#### WHAT TO DO:
Your task is to return the span of lines beginning at the one with "Sort the following" and ending at the last line of the data, exactly as it stands.

#### Scene question records:
■ ■ ■ ■
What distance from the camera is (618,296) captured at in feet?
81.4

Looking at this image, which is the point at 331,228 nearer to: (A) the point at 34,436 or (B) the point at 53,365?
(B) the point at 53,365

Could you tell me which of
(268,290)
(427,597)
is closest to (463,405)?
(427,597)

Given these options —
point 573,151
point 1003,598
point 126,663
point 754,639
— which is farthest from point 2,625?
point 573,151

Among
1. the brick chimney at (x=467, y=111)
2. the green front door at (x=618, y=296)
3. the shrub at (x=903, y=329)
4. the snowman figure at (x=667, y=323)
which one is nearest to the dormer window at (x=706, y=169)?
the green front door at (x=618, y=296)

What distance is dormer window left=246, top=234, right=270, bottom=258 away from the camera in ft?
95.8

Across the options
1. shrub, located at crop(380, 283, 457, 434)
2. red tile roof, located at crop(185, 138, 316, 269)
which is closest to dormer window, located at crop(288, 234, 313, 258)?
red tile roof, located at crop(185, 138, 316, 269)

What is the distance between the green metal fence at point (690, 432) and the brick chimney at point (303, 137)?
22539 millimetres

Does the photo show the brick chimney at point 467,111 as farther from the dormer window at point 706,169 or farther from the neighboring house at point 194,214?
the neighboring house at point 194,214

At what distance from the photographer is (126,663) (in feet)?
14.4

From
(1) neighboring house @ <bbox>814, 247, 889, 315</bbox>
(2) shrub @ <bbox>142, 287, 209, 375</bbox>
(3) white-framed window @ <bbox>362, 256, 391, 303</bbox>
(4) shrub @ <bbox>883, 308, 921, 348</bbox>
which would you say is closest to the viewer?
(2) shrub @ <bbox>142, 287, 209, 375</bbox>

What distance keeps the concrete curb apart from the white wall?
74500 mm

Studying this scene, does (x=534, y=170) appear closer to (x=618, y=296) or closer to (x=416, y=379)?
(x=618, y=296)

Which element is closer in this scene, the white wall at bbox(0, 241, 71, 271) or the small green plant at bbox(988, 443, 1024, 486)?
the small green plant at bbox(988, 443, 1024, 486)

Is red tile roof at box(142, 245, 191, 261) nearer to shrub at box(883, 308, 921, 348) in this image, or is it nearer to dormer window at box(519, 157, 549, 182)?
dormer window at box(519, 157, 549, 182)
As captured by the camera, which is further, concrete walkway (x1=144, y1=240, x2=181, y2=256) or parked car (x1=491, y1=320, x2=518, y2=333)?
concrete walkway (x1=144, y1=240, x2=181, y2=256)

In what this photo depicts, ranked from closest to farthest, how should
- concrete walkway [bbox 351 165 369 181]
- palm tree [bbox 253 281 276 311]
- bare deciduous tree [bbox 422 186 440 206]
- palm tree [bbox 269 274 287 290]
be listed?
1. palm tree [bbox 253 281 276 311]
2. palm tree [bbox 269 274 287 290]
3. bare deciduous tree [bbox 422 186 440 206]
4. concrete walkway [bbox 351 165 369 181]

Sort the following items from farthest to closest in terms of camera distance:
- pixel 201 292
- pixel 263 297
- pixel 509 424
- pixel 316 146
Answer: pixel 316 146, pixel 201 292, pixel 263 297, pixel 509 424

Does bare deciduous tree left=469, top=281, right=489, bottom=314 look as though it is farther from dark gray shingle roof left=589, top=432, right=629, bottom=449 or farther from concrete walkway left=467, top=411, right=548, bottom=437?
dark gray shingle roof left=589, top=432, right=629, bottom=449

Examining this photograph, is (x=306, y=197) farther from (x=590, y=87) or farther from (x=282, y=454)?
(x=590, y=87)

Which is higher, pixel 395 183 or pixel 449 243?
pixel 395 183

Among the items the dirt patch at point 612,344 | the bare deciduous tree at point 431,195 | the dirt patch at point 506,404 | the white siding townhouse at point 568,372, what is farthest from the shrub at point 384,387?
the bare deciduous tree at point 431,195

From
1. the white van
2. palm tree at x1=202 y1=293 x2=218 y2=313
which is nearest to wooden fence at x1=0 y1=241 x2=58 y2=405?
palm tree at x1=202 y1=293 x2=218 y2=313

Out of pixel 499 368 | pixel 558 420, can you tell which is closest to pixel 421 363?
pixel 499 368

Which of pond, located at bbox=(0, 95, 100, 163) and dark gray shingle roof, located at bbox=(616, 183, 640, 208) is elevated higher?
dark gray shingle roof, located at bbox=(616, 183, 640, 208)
■ ■ ■ ■
#### EXERCISE OUTPUT:
Sort the following items from farthest to closest in terms of camera distance:
- pixel 201 292
- pixel 263 297
- pixel 509 424
- pixel 316 146
Answer: pixel 316 146, pixel 201 292, pixel 263 297, pixel 509 424

Does bare deciduous tree left=469, top=281, right=489, bottom=314 look as though it is farther from dark gray shingle roof left=589, top=432, right=629, bottom=449 or farther from concrete walkway left=467, top=411, right=548, bottom=437?
dark gray shingle roof left=589, top=432, right=629, bottom=449

Examining this photograph, is (x=306, y=197) farther from (x=590, y=87) or farther from (x=282, y=454)?
(x=590, y=87)

Which is higher, pixel 395 183 or pixel 449 243?
pixel 395 183

Among the items the dirt patch at point 612,344 | the bare deciduous tree at point 431,195 | the dirt patch at point 506,404 | the white siding townhouse at point 568,372, what is farthest from the shrub at point 384,387?
the bare deciduous tree at point 431,195

From
1. the white van
2. palm tree at x1=202 y1=293 x2=218 y2=313
which is nearest to wooden fence at x1=0 y1=241 x2=58 y2=405?
palm tree at x1=202 y1=293 x2=218 y2=313

Out of pixel 499 368 | pixel 558 420, can you tell which is closest to pixel 421 363?
pixel 499 368

Which of pond, located at bbox=(0, 95, 100, 163) and dark gray shingle roof, located at bbox=(616, 183, 640, 208) is elevated higher?
dark gray shingle roof, located at bbox=(616, 183, 640, 208)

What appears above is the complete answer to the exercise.